Clocking on

Have you ever clocked on? I did for a few weeks one summer when I got a holiday job. The clock machine we had to use was a big grey box with cards in slots next to it.

I also clocked on for an art project. Each time I went into my studio I clocked on, and off. The cards were collected and turned into an artwork later on.

So seeing this at the museum rang a bell… Some forty year old thought woke up and reminded me of a dirty grey factory floor, oil splashed on the machines, knurling air filters for cars (joining the concertinerd paper together) with two clogged wheels that pressed the ends together to hold them in place before they had cages and the rubberised circles fixed to the top and bottoms, then clock off and go home at the end of a long, boring day. So clocking on? I’ve done that.

Planning

Now’s the time to order our hanging baskets for the year. The lady that puts them together asks me what colours I would like. Usually I don’t specify what theme I want but I’m definitely going for a rainbow theme this year. I think because there are so many different flowers and shapes and colours that would really brighten the yard. Last year was mainly red white and green so I bought in other flowers to broaden the spectrum.
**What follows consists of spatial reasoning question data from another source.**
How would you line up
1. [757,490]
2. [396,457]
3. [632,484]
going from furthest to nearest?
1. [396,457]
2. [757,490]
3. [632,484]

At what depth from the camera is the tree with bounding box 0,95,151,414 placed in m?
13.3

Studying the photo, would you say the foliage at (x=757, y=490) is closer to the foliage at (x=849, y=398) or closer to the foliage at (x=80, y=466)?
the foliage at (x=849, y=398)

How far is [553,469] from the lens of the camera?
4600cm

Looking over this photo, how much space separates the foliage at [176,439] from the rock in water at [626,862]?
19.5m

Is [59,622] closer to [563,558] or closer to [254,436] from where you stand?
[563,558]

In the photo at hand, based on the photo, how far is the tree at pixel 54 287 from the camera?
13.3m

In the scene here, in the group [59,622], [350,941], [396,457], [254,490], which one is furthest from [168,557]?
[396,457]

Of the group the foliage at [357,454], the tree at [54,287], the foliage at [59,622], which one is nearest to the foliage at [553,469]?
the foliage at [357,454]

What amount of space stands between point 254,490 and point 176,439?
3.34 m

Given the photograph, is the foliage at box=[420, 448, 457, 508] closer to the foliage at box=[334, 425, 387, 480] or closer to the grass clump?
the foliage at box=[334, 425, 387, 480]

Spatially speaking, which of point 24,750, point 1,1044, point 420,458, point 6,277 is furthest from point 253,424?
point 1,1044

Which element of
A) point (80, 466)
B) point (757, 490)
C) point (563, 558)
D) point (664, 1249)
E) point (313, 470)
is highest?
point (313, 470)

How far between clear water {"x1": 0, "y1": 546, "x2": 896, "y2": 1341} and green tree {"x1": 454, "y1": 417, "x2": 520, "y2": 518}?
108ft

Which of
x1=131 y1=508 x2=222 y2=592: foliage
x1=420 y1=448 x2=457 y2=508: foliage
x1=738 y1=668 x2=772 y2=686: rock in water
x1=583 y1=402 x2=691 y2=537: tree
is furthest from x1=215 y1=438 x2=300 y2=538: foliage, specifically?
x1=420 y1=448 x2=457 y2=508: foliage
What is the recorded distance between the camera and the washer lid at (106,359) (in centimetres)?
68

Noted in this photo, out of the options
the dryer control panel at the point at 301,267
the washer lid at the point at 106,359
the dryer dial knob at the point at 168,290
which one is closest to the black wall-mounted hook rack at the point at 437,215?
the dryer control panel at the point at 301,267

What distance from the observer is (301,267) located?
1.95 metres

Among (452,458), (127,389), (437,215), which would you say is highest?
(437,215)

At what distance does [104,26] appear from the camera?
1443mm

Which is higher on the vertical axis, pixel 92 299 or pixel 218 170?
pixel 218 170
Going out of the back door and seeing all this colour lifts my spirits. I usually order them and then collect them 6 to 8 weeks later. It’s a bit expensive but I have never been able to grow baskets as beautiful as hers. The summer arrives and I bring the baskets home. Then we have a riot of colour until late Autumn.

Fushias

Six months ago these were still flowering. The bushes are outside Portmeirion pottery and always cheer me up when I see them. Now we have reached meteorological spring they should start to transform again from dry looking sticks to flowering stars.
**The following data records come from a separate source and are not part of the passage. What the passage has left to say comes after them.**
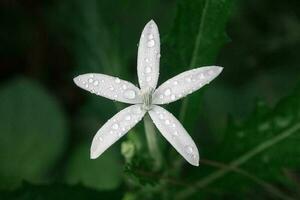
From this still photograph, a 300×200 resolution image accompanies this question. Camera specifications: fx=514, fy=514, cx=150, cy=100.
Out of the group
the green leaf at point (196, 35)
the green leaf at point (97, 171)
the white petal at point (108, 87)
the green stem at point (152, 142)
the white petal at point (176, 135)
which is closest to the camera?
the white petal at point (176, 135)

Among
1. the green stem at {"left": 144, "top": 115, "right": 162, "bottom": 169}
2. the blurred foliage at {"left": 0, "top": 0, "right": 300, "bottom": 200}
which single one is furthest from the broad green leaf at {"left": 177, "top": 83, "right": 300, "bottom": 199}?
the green stem at {"left": 144, "top": 115, "right": 162, "bottom": 169}

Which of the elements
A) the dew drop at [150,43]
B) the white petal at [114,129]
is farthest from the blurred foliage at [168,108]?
the dew drop at [150,43]

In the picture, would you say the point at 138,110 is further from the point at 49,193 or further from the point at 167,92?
the point at 49,193

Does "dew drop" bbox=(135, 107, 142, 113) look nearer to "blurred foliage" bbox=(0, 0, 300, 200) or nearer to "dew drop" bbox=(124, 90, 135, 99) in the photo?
"dew drop" bbox=(124, 90, 135, 99)

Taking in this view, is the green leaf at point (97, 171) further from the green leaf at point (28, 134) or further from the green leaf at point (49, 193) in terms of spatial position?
the green leaf at point (49, 193)

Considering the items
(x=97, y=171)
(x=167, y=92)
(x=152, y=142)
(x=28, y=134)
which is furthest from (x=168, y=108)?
(x=28, y=134)

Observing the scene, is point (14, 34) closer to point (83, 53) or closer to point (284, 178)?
point (83, 53)

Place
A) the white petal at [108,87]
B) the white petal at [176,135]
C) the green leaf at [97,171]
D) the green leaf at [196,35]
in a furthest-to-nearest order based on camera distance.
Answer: the green leaf at [97,171] < the green leaf at [196,35] < the white petal at [108,87] < the white petal at [176,135]
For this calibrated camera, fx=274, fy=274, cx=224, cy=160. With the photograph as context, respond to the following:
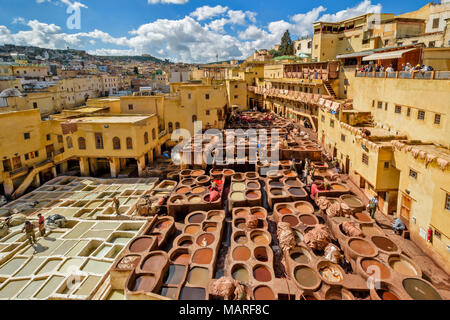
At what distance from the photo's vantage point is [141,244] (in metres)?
16.0

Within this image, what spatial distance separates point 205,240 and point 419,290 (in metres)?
10.3

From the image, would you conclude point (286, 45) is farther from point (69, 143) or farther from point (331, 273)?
point (331, 273)

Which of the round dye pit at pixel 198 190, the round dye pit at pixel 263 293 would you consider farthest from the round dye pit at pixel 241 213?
the round dye pit at pixel 263 293

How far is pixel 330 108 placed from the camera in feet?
88.7

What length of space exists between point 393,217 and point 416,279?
650 cm

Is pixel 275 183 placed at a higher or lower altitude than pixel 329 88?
lower

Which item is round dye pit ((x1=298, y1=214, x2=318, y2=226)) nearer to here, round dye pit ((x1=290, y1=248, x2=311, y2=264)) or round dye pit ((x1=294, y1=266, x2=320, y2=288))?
round dye pit ((x1=290, y1=248, x2=311, y2=264))

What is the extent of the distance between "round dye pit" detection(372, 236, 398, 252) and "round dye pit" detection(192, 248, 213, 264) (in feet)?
29.3

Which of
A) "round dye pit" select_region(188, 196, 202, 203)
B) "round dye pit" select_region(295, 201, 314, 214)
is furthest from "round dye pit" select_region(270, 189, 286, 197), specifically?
"round dye pit" select_region(188, 196, 202, 203)

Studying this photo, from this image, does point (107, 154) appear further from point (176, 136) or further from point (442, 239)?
point (442, 239)

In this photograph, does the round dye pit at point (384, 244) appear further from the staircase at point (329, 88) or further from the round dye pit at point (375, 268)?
the staircase at point (329, 88)

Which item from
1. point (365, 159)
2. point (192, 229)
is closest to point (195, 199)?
point (192, 229)

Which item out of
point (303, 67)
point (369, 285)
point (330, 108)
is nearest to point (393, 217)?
point (369, 285)

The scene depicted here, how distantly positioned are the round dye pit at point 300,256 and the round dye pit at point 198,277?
4.66 metres
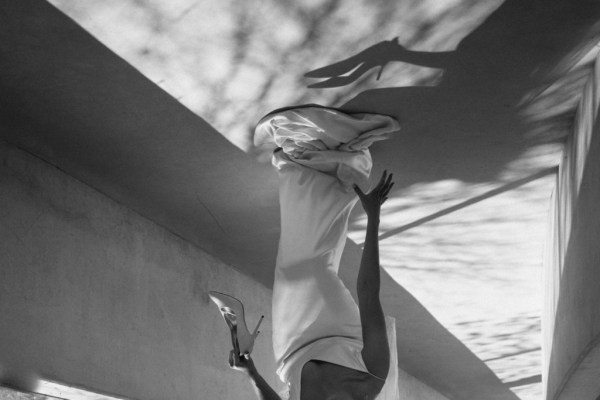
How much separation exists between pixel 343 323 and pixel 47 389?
57.2 inches

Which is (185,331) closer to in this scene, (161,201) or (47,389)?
(161,201)

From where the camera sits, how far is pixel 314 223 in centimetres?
411

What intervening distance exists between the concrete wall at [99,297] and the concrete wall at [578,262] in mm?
2046

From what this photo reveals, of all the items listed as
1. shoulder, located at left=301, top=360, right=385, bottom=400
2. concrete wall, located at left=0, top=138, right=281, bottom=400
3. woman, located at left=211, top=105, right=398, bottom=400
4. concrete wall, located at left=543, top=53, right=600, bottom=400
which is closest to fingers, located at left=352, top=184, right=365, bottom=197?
woman, located at left=211, top=105, right=398, bottom=400

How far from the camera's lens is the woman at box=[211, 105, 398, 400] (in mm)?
3699

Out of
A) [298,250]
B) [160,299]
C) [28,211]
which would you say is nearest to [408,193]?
[298,250]

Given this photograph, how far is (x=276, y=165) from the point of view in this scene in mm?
4344

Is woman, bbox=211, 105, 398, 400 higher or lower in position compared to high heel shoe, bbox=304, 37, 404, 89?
lower

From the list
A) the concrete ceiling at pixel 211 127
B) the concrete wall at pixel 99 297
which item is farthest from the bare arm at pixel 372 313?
the concrete wall at pixel 99 297

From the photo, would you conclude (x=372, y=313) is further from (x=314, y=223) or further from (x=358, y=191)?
(x=314, y=223)

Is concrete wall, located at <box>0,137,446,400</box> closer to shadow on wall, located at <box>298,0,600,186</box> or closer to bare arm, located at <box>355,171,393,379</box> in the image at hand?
shadow on wall, located at <box>298,0,600,186</box>

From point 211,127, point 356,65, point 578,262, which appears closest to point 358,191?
point 356,65

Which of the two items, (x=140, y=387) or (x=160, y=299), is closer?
(x=140, y=387)

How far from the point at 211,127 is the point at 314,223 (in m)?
0.66
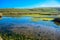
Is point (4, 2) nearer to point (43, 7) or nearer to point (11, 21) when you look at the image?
point (11, 21)

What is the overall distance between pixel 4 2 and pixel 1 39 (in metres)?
2.44

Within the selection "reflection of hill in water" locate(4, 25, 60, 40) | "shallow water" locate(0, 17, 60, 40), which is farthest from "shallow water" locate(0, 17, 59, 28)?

Fushias are beautiful hanging flowers. They can be simple like these or delicate like ballerinas with swirling pink or red skirts or double flowers like flamenco dancers. You can get all sorts of varieties of them. I think they are called F1 hybrids?

Mascot

Mascot of some sort of Falcon seen on a motor trike last summer at a classic car show. Lovely chrome with orange eyes. The green paintwork was fabulous. You wouldn’t want to get into an argument with this bird.

I do like looking at things and sometimes I can get a good photo of objects with my little caeon my phone.. The trouble is its getting very full of images and I have to scroll through a lot of them to find things, so mostly I chose more recent images. Hope you like this one.

Solstice

When the sum rose this morning it was on the shortest day of the year. Now the days up here in the Northern Hemisphere will slowly start to lengthen again. At first at a minute or two a day, but gradually a few more minutes around spring time. Then as the Summer solstice approaches the number of minutes slows down. Finally after that the process goes into reverse and the days begin to wane again. So the great cycle of light and dark tumbles along North and South. Only on the equator are day and night lengths balanced out. The cause? Earth is tipped at an angle, so for six months of the year one half of the planet gets more light than the other (which also proves the Earth is a globe).

Happy Solstice everyone!

Summer

When it’s warm, not hot, when the scent from plants wafts gently in the air. Then it’s time to visit the Dorothy Clive Garden in Staffordshire. It’s on the border of Shropshire and Cheshire. As you look down from the tea rooms you can look down over the three counties. It’s pleasant to sit out on the lawn with sandwiches and a cup of tea or scones and jam and cream. I’m imagining that I’m there now. That the cold chill in our living room is actually a gentle breeze blowing over the hill behind us and cooling me down! I might even indulge in an ice cream from the tea room. We would definitely be buying plants to take back to our garden.

The Dorothy Clive Garden was created in memory of her. It is built mainly on a slope with perennial plants in beds around beautiful and unusual trees. Some of the plant combinations are spectacular. There is also a quarry garden filled with trees and rhododendron bushes in glorious flower in the spring. There is a lovely view of a waterfall in the bowl of the quarry garden. Then an extended area of the gardens with drought resistant planting and a laburnum walk under planted with purple Alliums rings the changes. This year we also visited a hothouse with tropical plants at the lower part of the garden. It’s a good place to visit on a summers day.

Where are they now?

Butterflies, summer creatures

Hide in crevices

Overwintering

Blood like antifreeze

Or lay their eggs

Somewhere safe

To form a chrysalis

That will emerge next spring

Or flutter south

To warmer places

Migrating to survive

And moths?

Do they do the same

Flitting to darkened spaces

To wait out the cold?

Mild winters fetch them out early

Cold and hungry

Where can they feed

If plants are dormant

Not in flower

No leaves to eat?

A delicate natural balance

Disrupted

Summer has gone

The back yard in summer, there are still a few flowers out there now at the end of November, but nowhere near how these looked. Summer is a wonderful season if you live in the northern or southern latitudes you have that wait when the sun gets lower in autumn and only returns in the spring. I’m sure equatorial countries have some variations, but I don’t think there is such a change in temperature and light. I think plants bloom all year round. I wonder how climate change might effect plants. Will we have continuous blooms even through the winter? What have we done to the world?